EXTRACT PROVIDED:
=======

Harding testified that he had known Lyon for about a year. Harding had been to Lyon's house on five or six prior occasions within the last couple months, and would periodically stay overnight at her house because he was largely homeless. Harding stated that he came to Lyon's house on the night of March 16, 2018, at approximately 8:30 PM, after three to four days of being awake during a binge of methamphetamine use. Harding stated that Evans drove Harding to Lyon's house that night in Harding's truck. Harding testified that Joshua Webber was not in the house when Harding arrived, but was there the next day. Harding stated that he had not met Webber before. Harding testified that he fell asleep on a couch in the living room almost immediately after arriving at Lyon's house. Harding stated that he sleeps with his arms across his chest, holding himself. Harding testified that Evans was still at Lyon's house when Harding fell asleep and was there the following morning when Harding was awakened. Harding stated that when he arrived Lyon only had "weird strobe lights" on and that Harding did not look around much to see what kind of drug paraphernalia might be present. Harding admitted, however, that he had used methamphetamine at Lyon's house on prior occasions. Harding considered Lyon's house a "trap house," which he understood to be a term used to describe a house where drug addicts live.

Harding testified that on the morning of March 17, 2018, he was awakened by defendant pressing a knee on Harding's chest and sticking a gun in Harding's face. Harding knew defendant because he met defendant at Lyon's house a few days before March 17, 2018, and bought some tools from him. Harding described the gun as a revolver with red bullets, which he recognized as 410 shotgun shells. Harding had seen this type of firearm before. When the prosecutors showed Harding Exhibit 14, Harding testified that he recognized that as the kind of gun defendant pointed at him and knew it was called a "judge."

Harding testified that as defendant was pressing the gun into Harding's mouth defendant demanded all of Harding's money or he was going to blow Harding's head off. Harding responded that he did not have any money, that it was his birthday, and that he did not want to die. Harding saw another black man with dreadlocks in a ski mask lining others up by the door at gunpoint. Harding saw the other man had a square, black gun. Harding testified that defendant went into the kitchen to heat up a pan of grease left over from breakfast, threatening to pour it on Harding if Harding did not tell him where the money was. Harding recalled that defendant left the house at one point and then re-entered the house.

Harding recalled that police officers knocked on the door and announced they were there for a welfare check. Harding testified that defendant and the other black male "darted" into the bedroom and when they re-emerged they no longer had firearms. Harding did not see anyone try to shut the door on the officers. Harding stated that after the officers entered the house the other black man (no longer wearing the ski mask) went out the front door and an officer went outside with him. Defendant remained in the house standing in front of Harding. When officers placed defendant under arrest, Harding heard defendant accuse Harding of being a drug dealer. Harding denied being a drug dealer.

Harding testified that before the police arrived, Evans was kneeling on the floor, pleading for his mother and perhaps crying. Harding believed that Lyon's dog remained in the basement with her. Harding did not recall Webber or Evans moving from the living room when officers entered the house.

=======

TO-DO LIST:
1/ In the account of Harding's testimony, what did Harding recognize the red bullets in the revolver as?
2/ Pick up the account of Harding's testimony after its final sentence and carry it forward.

=======

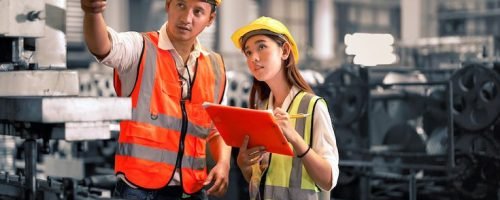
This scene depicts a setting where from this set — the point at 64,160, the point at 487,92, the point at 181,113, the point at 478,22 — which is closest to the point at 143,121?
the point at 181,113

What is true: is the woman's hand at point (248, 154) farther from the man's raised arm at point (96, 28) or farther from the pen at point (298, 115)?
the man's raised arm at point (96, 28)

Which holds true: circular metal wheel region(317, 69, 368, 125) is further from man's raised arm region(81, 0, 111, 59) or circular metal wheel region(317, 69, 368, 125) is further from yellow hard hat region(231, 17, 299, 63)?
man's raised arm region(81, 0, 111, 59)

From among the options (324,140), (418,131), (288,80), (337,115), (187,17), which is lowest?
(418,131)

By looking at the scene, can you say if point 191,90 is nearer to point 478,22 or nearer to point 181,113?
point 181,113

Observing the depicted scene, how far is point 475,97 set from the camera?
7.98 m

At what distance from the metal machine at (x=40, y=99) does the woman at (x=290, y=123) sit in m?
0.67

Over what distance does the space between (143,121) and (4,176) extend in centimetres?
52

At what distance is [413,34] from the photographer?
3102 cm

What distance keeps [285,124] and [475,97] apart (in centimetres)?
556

=======

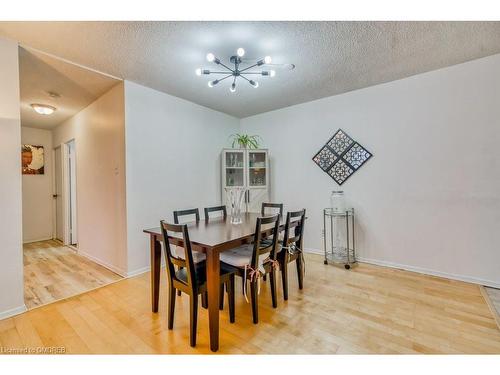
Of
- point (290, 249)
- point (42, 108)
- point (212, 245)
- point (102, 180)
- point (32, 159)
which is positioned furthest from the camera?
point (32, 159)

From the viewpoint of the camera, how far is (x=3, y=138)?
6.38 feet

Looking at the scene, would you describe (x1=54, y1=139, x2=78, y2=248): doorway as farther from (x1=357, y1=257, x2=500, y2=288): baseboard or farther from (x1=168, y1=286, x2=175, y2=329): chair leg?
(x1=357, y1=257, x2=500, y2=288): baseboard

=======

ANSWERS TO THE EXERCISE:
1/ 410 shotgun shells

2/
Before Harding left the house he promised the police he would come to the police station and provide a statement. Harding claimed he had to get to Nebraska for court the next day, however, and so called the police by telephone later that day instead. Harding testified that the police officers told him it was not mandatory that he come to the police station. When Harding left Lyon's house he gave Webber a ride.

The next day, March 18, 2018, was a Sunday.

Sometime after this event (exactly when, he could not remember), Harding claimed he was coming out of a friend's apartment when defendant confronted him. Harding testified defendant pulled another gun on him and asked Harding if Harding had told on defendant. When Harding denied doing so, Harding claimed defendant put the gun away and left.

Statements by Defendant

After defendant's arrest, still on March 17, 2018, Investigator Michael Bailey questioned defendant at the police station after providing defendant a Miranda warning. Investigator Bailey stated that defendant was "jittery" and could not keep his hands still. In Investigator Bailey's opinion, it appeared defendant was under the influence of methamphetamine. Defendant stated that he had been at Lyon's house twice. Defendant stated he went to the house to purchase methamphetamine. Defendant told Investigator Bailey that "Tina" took him to the house on both occasions. Defendant believed Tina was a cousin to "Blayze, who lived there." Defendant told the investigator that when he arrived the second time another person was waiting at the door like the person was coming "shopping," which the investigator understood to mean shopping for drugs. Defendant told the investigator that on the second trip to the house, defendant got into an argument about the size of the 8-ball of methamphetamine he was purchasing. Defendant denied having a gun with him. Defendant told the investigator he had seen guns in the house before, but not on March 17, 2018. Defendant did not say who had possessed the firearms in the house on the prior occasion.

On April 12, 2018, FBI Task Force Officer John O'Brien interviewed defendant a second time about the incident on March 17, 2018. The interview took place in the Linn County Jail. After receiving a Miranda warning, defendant agreed to talk about the incident. Defendant again stated he had been to Lyon's house twice on March 17, 2018. He stated that the first time he purchased methamphetamine and returned a second time to settle up a debt he had with Harding. Defendant told Officer O'Brien that he went to the house with a male named George and a female named Tonia. Defendant did not say whether George went into the house. Defendant told Officer O'Brien that he left the house once to come back out to the car occupied by George and Tonia to give them something to smoke. As for the other black male in the house, defendant claimed to Officer O'Brien that when he arrived the second time at the house on March 17, 2018, that male was in the kitchen. When Officer O'Brien asked why that male would be wearing a ski mask, defendant stated that he believed that male was Harding's hitman. Defendant opined that that male ran from the scene because he did not have bond money.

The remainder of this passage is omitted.